_Set task_. Rewrite the records below so that "roof rack rail" becomes "roof bar" wherever it occurs, with every other word kept as it is. Leave the pictures out of your version.
-- begin The data --
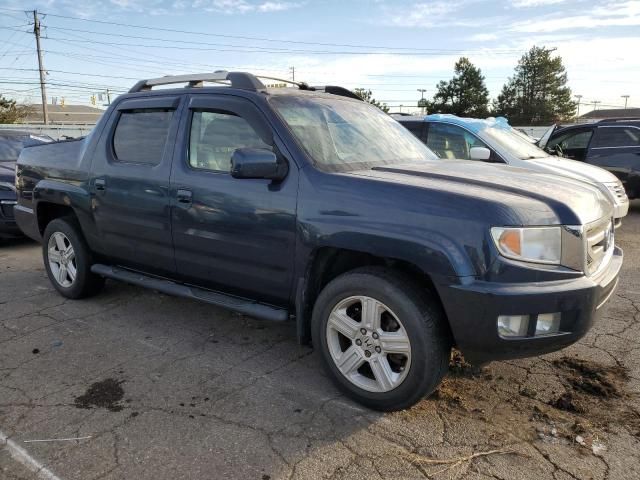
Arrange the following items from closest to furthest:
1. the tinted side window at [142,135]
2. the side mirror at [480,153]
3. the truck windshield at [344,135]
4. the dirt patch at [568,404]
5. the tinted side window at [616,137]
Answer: the dirt patch at [568,404], the truck windshield at [344,135], the tinted side window at [142,135], the side mirror at [480,153], the tinted side window at [616,137]

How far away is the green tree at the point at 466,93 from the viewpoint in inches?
2623

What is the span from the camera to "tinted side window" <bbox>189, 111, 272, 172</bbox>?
3.55 m

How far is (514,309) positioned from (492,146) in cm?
490

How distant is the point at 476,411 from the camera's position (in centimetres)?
298

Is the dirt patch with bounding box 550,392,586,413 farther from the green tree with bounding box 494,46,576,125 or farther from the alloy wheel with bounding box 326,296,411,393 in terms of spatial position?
the green tree with bounding box 494,46,576,125

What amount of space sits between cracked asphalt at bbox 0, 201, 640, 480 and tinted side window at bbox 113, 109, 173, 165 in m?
1.41

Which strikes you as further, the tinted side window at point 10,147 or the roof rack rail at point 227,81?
the tinted side window at point 10,147

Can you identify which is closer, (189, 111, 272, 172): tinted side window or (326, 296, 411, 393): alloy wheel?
(326, 296, 411, 393): alloy wheel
-- end The data --
_Written answer_.
Arrange the following items from closest to furthest:
1. the tinted side window at [142,135]
2. the side mirror at [480,153]
3. the truck windshield at [344,135]
4. the dirt patch at [568,404]
5. the tinted side window at [616,137]
Answer: the dirt patch at [568,404], the truck windshield at [344,135], the tinted side window at [142,135], the side mirror at [480,153], the tinted side window at [616,137]

How far away is the green tree at the point at 466,93 from the viewpoint in inches?
2623

What is the span from the camera to "tinted side window" <bbox>189, 111, 272, 172</bbox>?
3.55 m

How far is (514,309) positioned from (492,146) in cm?
490

How distant is the point at 476,411 from the camera's position (in centimetres)?
298

Is the dirt patch with bounding box 550,392,586,413 farther from the green tree with bounding box 494,46,576,125 or farther from the alloy wheel with bounding box 326,296,411,393 in terms of spatial position?
the green tree with bounding box 494,46,576,125

What amount of space sits between cracked asphalt at bbox 0, 201, 640, 480 and tinted side window at bbox 113, 109, 173, 165 in m?
1.41

Which strikes you as further, the tinted side window at point 10,147 or the roof bar at point 227,81?
the tinted side window at point 10,147

Can you identify which is closer, (189, 111, 272, 172): tinted side window or (326, 296, 411, 393): alloy wheel?
(326, 296, 411, 393): alloy wheel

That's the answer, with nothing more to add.